Lecture on Neural Networks and Convolutional Neural Networks

Administrative Information

  • Justin, a co-instructor, was introduced.
  • Assignment 2 is out:
    • It's long; start early.
    • Due next Friday.
    • Involves implementing neural networks, forward/backward passes, batch normalization, dropout, and convolutional networks.

Training Neural Networks

  • Four-Step Process:
    1. Sample a small batch from the dataset.
    2. Forward propagate to get the loss.
    3. Backpropagate to compute gradients.
    4. Perform parameter update.
  • Importance of activation functions:
    • Without them, the network is just a linear classifier.
    • Critical for fitting data.
  • Weight Initialization:
    • Too small: activations towards zero.
    • Too large: activations explode.
    • Xavier initialization provides a balanced start.
  • Batch Normalization:
    • Alleviates weight initialization issues.
    • Makes training more robust.

Parameter Update Schemes

  • Stochastic Gradient Descent (SGD):
    • Directly scales the gradient by the learning rate.
  • Momentum Update:
    • Uses past gradients to build velocity.
    • Helps in speeding up shallow regions and damping oscillations in steep regions.
  • Nesterov Momentum:
    • Looks ahead to evaluate the gradient.
    • Provides faster convergence than standard momentum.
  • Adaptive Gradient (AdaGrad):
    • Adjusts learning rates based on historical gradients.
    • Can lead to decaying learning rates to zero over time.
  • RMSProp:
    • Leaky version of AdaGrad.
    • Prevents learning rates from decaying to zero.
  • Adam:
    • Combines momentum and RMSProp.
    • Generally the best default choice.

Second-Order Methods

  • Use gradient and Hessian (curvature) information.
  • Faster convergence, no learning rate needed.
  • Impractical due to memory and computational complexity.

Learning Rate Decay

  • Start with a high learning rate and decay it over time.
  • Various decay schemes: step decay, exponential decay, etc.

Model Ensembles

  • Training multiple models and averaging results improves performance.
  • Techniques to simulate ensembles:
    • Averaging checkpoints.
    • Using a running average of weights during test time.

Dropout

  • Set some neurons to zero during training to prevent overfitting.
  • Encourages redundancy in feature representation.
  • At test time, scale activations to match training expectations.
  • "Inverted Dropout" scales during training instead of testing.
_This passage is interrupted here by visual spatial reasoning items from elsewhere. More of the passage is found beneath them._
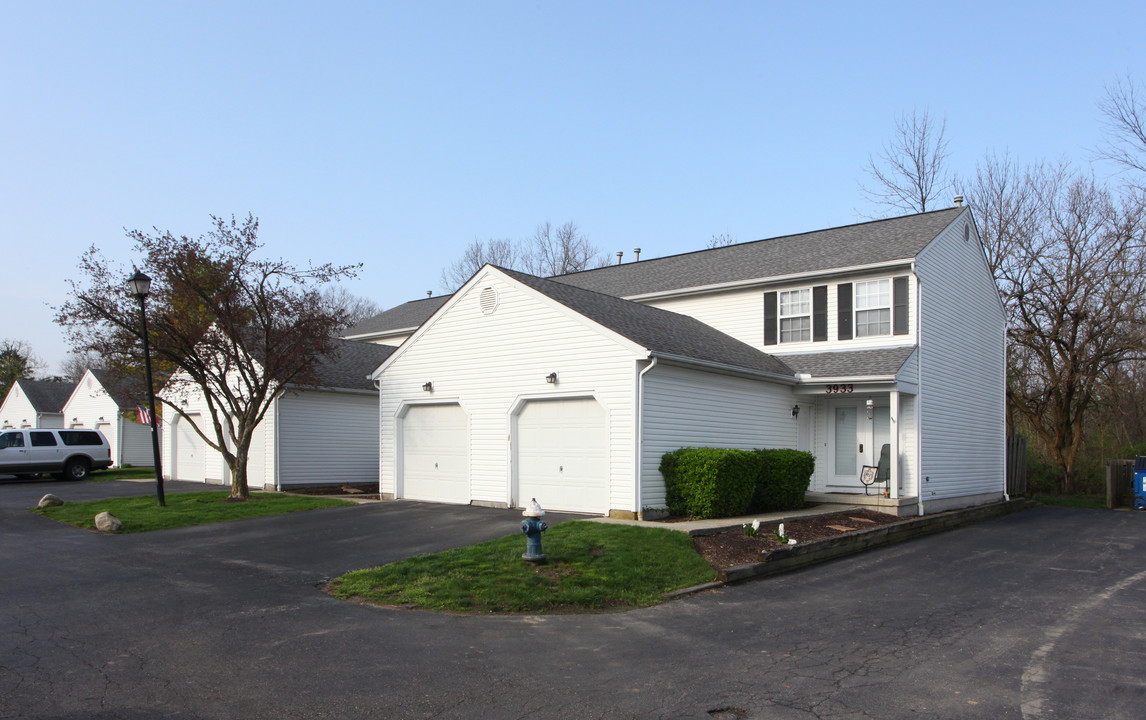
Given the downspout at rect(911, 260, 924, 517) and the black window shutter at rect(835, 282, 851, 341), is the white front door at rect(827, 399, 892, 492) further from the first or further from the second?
the black window shutter at rect(835, 282, 851, 341)

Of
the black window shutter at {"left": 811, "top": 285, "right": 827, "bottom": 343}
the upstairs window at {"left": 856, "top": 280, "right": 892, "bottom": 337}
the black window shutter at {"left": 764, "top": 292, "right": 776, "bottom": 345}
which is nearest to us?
the upstairs window at {"left": 856, "top": 280, "right": 892, "bottom": 337}

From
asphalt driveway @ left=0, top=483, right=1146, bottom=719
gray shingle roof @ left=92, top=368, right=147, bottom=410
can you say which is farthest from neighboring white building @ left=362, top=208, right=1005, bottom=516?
gray shingle roof @ left=92, top=368, right=147, bottom=410

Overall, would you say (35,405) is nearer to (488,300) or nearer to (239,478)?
(239,478)

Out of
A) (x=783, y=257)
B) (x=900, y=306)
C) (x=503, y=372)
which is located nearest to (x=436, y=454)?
(x=503, y=372)

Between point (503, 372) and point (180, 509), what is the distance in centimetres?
740

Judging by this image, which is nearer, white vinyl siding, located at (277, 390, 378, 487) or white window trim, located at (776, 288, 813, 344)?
white window trim, located at (776, 288, 813, 344)

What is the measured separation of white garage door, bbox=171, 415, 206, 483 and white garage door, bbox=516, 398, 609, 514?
14.3m

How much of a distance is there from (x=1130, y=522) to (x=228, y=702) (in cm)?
2139

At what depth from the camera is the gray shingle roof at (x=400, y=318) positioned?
30163mm

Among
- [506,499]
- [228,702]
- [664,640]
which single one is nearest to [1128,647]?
[664,640]

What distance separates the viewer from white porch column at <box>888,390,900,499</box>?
1672cm

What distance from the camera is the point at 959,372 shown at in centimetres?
1998

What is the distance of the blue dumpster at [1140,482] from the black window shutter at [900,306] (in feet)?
34.9

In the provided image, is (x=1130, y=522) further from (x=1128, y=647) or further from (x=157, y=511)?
(x=157, y=511)
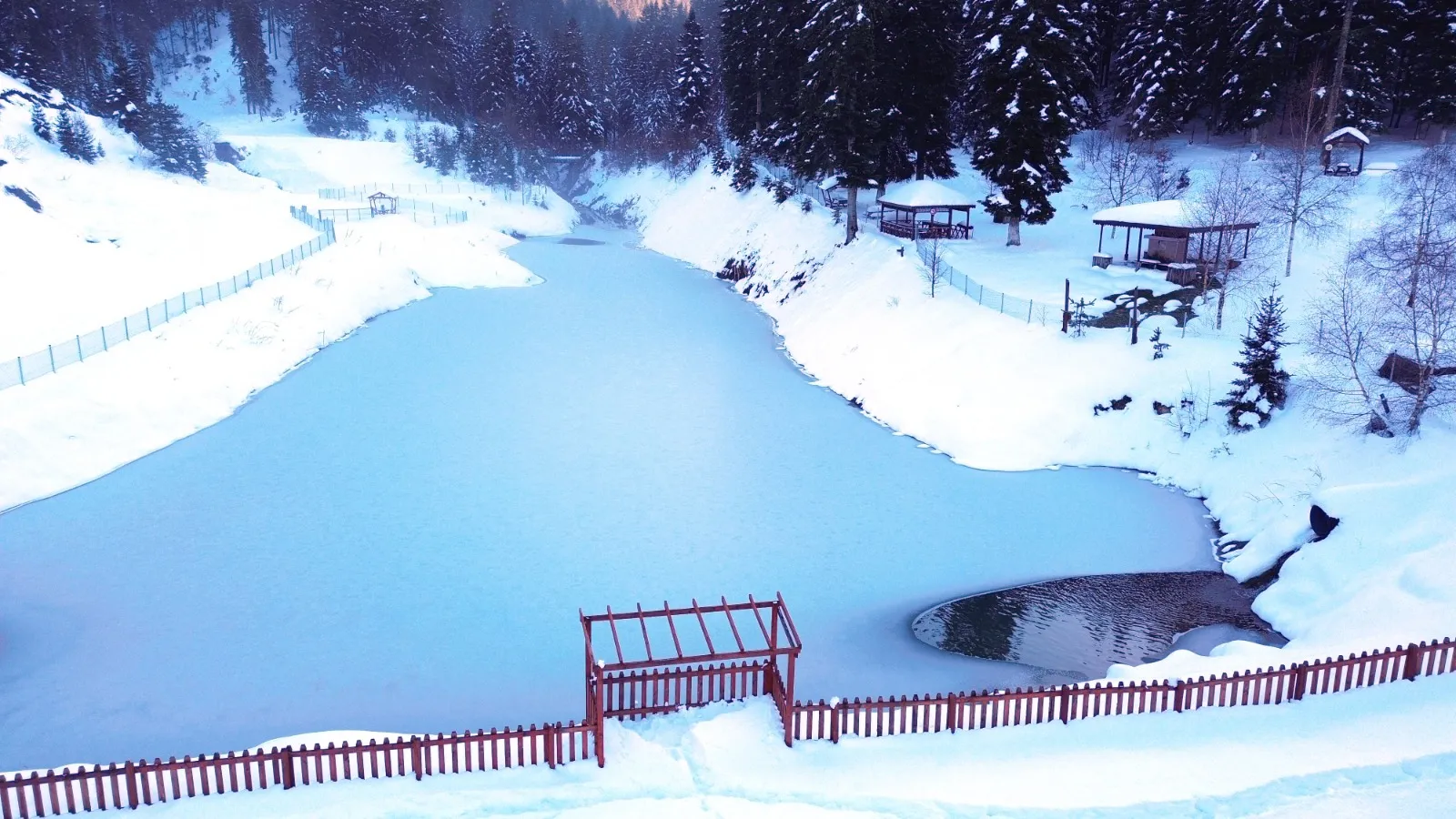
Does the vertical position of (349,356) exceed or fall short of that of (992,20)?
it falls short

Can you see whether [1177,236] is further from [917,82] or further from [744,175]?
[744,175]

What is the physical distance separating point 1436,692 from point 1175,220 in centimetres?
2408

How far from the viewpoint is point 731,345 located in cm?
4094

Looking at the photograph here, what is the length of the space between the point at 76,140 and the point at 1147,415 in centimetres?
6054

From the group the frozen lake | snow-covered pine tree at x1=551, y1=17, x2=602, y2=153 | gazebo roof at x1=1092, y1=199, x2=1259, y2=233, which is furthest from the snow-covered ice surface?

Convolutional Neural Networks (CNNs)

  • Historical context: Inspired by Hubel and Wiesel's visual cortex studies.
  • Layers of simple and complex cells.
  • Architecture advances:
    • From early models (Neocognitron) to modern (AlexNet, VGG, etc.).
  • Applications:
    • Image classification, retrieval, detection, segmentation.
    • Non-visual tasks: speech, text, etc.
  • Real-world uses:
    • Self-driving cars, facial recognition, medical imaging, etc.

Summary

  • Use Adam for parameter updates as a default choice.
  • Explore model ensembles for performance gains.
  • Dropout effectively reduces overfitting by promoting redundancy.
  • CNNs are powerful tools for a wide range of applications beyond just image processing.